Look below for the line with "Of point 9,38". Extract that line and each one after it through the last, word for word.

─── Source data ───

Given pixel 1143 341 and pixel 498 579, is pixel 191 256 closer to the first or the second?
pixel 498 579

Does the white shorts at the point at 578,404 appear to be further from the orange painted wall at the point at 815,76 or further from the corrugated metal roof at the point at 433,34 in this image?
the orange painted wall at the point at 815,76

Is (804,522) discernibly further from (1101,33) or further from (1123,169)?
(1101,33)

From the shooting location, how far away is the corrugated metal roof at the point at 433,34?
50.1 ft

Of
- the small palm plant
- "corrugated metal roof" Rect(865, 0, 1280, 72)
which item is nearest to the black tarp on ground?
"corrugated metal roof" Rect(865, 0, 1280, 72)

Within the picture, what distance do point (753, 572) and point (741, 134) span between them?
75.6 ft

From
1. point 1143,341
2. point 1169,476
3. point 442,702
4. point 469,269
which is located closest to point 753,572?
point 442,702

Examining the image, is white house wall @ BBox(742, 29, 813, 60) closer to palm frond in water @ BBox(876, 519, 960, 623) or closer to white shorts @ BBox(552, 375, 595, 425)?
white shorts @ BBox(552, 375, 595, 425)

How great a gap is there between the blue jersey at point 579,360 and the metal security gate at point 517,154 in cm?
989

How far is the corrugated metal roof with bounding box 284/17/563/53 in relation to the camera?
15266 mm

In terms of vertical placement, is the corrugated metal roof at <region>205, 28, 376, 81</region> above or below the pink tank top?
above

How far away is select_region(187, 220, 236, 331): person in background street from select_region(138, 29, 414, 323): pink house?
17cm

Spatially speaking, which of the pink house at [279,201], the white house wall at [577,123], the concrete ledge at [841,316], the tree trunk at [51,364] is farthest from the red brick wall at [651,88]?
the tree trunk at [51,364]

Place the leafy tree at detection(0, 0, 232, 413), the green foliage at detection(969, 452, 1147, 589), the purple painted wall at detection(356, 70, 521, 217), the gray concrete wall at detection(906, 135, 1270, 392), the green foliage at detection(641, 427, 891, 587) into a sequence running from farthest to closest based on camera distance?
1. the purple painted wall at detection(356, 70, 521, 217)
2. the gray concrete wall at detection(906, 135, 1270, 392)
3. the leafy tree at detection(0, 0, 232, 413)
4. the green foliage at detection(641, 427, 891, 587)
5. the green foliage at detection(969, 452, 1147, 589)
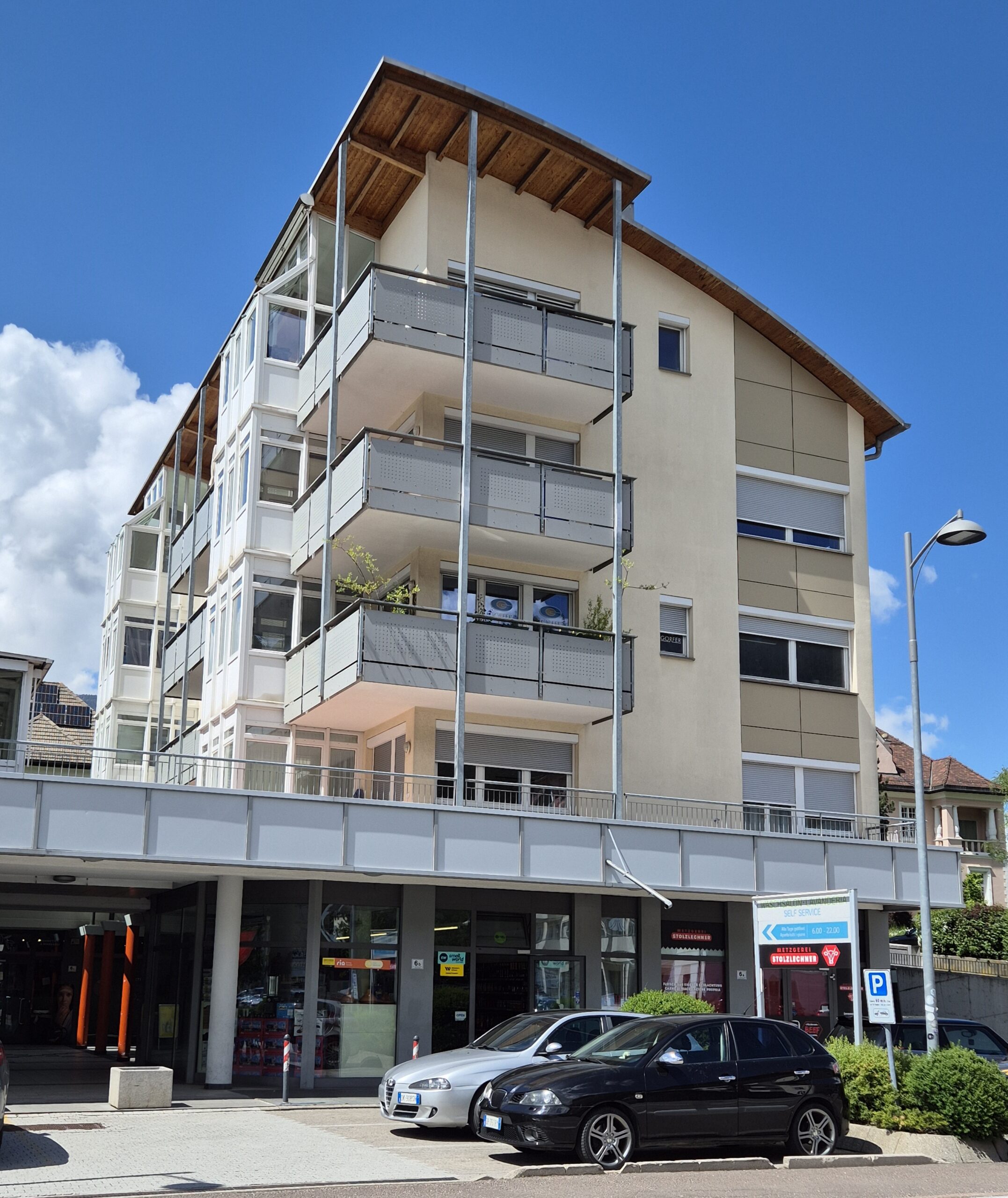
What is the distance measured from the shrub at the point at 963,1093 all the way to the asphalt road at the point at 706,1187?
1.11 metres

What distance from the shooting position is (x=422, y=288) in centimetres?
2583

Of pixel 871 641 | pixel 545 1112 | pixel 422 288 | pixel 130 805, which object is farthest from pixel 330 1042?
pixel 871 641

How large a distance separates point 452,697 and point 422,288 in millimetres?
7617

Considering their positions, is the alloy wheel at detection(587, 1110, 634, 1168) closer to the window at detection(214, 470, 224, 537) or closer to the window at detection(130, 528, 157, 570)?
the window at detection(214, 470, 224, 537)

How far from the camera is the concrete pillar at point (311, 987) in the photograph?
75.9 ft

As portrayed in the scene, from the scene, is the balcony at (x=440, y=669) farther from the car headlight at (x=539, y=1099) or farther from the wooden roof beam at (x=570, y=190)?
the car headlight at (x=539, y=1099)

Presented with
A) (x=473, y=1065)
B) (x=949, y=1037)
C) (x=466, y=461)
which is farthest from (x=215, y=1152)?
(x=466, y=461)

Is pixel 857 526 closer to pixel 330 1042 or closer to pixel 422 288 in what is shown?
pixel 422 288

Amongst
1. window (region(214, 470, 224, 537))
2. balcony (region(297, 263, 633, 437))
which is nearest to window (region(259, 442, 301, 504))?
balcony (region(297, 263, 633, 437))

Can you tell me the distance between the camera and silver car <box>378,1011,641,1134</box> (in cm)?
1591

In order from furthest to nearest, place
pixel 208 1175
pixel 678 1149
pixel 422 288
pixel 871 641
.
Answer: pixel 871 641 → pixel 422 288 → pixel 678 1149 → pixel 208 1175

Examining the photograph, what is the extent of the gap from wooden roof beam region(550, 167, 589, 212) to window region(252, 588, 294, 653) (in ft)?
32.7

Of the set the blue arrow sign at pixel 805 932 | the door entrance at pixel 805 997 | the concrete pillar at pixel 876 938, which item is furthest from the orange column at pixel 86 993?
the blue arrow sign at pixel 805 932

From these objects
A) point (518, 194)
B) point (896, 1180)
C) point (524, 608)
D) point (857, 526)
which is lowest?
point (896, 1180)
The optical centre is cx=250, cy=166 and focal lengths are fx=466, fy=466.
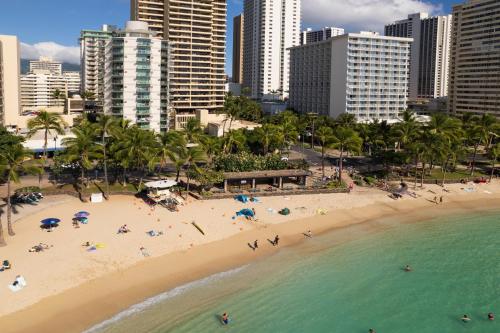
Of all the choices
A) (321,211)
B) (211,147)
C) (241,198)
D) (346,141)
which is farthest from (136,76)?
(321,211)

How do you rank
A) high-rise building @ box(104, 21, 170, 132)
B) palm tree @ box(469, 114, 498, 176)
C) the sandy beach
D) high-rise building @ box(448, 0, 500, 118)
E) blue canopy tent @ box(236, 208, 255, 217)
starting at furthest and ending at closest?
high-rise building @ box(448, 0, 500, 118), high-rise building @ box(104, 21, 170, 132), palm tree @ box(469, 114, 498, 176), blue canopy tent @ box(236, 208, 255, 217), the sandy beach

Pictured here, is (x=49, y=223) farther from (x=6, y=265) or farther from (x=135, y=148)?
(x=135, y=148)

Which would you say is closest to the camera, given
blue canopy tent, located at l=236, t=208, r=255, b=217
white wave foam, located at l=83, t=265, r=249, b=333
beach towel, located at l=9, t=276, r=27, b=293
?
white wave foam, located at l=83, t=265, r=249, b=333

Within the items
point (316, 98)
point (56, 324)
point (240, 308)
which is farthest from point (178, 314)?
point (316, 98)

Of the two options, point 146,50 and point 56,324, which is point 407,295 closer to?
point 56,324

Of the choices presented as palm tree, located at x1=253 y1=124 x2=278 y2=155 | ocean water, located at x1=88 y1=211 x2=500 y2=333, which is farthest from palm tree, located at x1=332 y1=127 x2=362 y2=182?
ocean water, located at x1=88 y1=211 x2=500 y2=333

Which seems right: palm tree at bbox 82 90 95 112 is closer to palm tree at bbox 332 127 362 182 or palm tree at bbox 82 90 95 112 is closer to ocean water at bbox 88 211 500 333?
palm tree at bbox 332 127 362 182
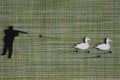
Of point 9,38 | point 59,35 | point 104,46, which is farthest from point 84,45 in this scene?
point 9,38

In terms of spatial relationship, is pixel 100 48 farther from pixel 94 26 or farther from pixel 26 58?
pixel 26 58

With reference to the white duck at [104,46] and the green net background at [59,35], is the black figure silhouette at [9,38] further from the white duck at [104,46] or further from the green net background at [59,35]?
the white duck at [104,46]

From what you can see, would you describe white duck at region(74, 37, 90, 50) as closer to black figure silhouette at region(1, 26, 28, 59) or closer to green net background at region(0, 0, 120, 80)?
green net background at region(0, 0, 120, 80)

───

▶ _Result below_:
Of point 9,38 | point 59,35 | point 104,46, which is farthest from point 84,45 in this scene?
point 9,38

In terms of spatial relationship, is pixel 100 48 farther from pixel 94 26 or farther from pixel 26 58?
pixel 26 58

With reference to the white duck at [104,46] and the green net background at [59,35], is the black figure silhouette at [9,38] further from the white duck at [104,46] or further from the green net background at [59,35]?
the white duck at [104,46]

From what you can see, would you describe white duck at region(74, 37, 90, 50) as closer to black figure silhouette at region(1, 26, 28, 59) or closer to green net background at region(0, 0, 120, 80)?
green net background at region(0, 0, 120, 80)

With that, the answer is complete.